Mulligan, nine pounds, three pairs of socks, one pair brogues, ties. Curran, ten guineas. McCann, one guinea. Fred Ryan, two shillings. Temple, two lunches. Russell, one guinea, Cousins, ten shillings, Bob Reynolds, half a guinea, Koehler, three guineas, Mrs MacKernan, five weeks' board. The lump I have is useless.
– For the moment, no, Stephen answered.
Mr Deasy laughed with rich delight, putting back his savingsbox.
– I knew you couldn't, he said joyously. But one day you must feel it. We are a generous people but we must also be just.
– I fear those big words, Stephen said, which make us so unhappy.
Mr Deasy stared sternly for some moments over the mantelpiece at the shapely bulk of a man in tartan fillibegs: Albert Edward, prince of Wales.
– You think me an old fogey and an old tory, his thoughtful voice said. I saw three generations since O'Connell's time. I remember the famine in '46. Do you know that the orange lodges agitated for repeal of the union twenty years before O'Connell did or before the prelates of your communion denounced him as a demagogue?
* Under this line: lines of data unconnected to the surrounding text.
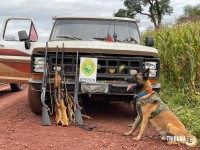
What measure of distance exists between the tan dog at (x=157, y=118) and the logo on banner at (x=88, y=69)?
723 millimetres

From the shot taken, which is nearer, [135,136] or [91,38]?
[135,136]

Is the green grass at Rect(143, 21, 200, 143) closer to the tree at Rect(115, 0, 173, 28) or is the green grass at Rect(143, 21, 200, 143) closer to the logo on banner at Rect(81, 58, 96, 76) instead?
the logo on banner at Rect(81, 58, 96, 76)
You fenians forget some things.
Glorious, pious and immortal memory. The lodge of Diamond in Armagh the splendid behung with corpses of papishes. Hoarse, masked and armed, the planters' covenant. The black north and true blue bible. Croppies lie down.
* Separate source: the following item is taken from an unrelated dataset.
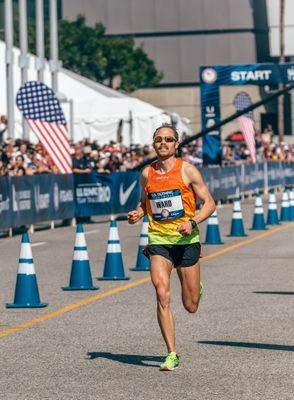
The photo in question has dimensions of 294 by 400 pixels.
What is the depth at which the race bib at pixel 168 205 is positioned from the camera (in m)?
10.5

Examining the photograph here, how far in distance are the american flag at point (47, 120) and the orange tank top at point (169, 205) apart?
71.8 feet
Stephen sketched a brief gesture.
– I have rebel blood in me too, Mr Deasy said. On the spindle side. But I am descended from sir John Blackwood who voted for the union. We are all Irish, all kings' sons.
– Alas, Stephen said.
– Per vias rectas, Mr Deasy said firmly, was his motto. He voted for it and put on his topboots to ride to Dublin from the Ards of Down to do so.
Lal the ral the ra
The rocky road to Dublin.
A gruff squire on horseback with shiny topboots. Soft day, sir John! Soft day, your honour!.. Day!.. Day!.. Two topboots jog dangling on to Dublin. Lal the ral the ra. Lal the ral the raddy.
– That reminds me, Mr Deasy said. You can do me a favour, Mr Dedalus, with some of your literary friends. I have a letter here for the press. Sit down a moment. I have just to copy the end.
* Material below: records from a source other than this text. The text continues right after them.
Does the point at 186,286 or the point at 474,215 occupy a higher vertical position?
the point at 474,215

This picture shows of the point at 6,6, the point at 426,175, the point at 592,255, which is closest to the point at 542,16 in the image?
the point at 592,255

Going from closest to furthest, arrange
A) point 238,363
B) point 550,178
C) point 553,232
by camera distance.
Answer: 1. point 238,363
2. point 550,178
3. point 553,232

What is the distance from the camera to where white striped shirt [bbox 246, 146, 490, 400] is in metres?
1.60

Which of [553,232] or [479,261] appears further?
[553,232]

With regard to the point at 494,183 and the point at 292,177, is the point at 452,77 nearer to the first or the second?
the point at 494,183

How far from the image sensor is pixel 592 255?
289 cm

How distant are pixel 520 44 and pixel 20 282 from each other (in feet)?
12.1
He went to the desk near the window, pulled in his chair twice and read off some words from the sheet on the drum of his typewriter.
– Sit down. Excuse me, he said over his shoulder, the dictates of common sense. Just a moment.
He peered from under his shaggy brows at the manuscript by his elbow and, muttering, began to prod the stiff buttons of the keyboard slowly, sometimes blowing as he screwed up the drum to erase an error.
Stephen seated himself noiselessly before the princely presence. Framed around the walls images of vanished horses stood in homage, their meek heads poised in air: lord Hastings' Repulse, the duke of Westminster's Shotover, the duke of Beaufort's Ceylon, prix de Paris, 1866. Elfin riders sat them, watchful of a sign. He saw their speeds, backing king's colours, and shouted with the shouts of vanished crowds.
– Full stop, Mr Deasy bade his keys. But prompt ventilation of this allimportant question…
Where Cranly led me to get rich quick, hunting his winners among the mudsplashed brakes, amid the bawls of bookies on their pitches and reek of the canteen, over the motley slush. Even money Fair Rebel. Ten to one the field. Dicers and thimbleriggers we hurried by after the hoofs, the vying caps and jackets and past the meatfaced woman, a butcher's dame, nuzzling thirstily her clove of orange.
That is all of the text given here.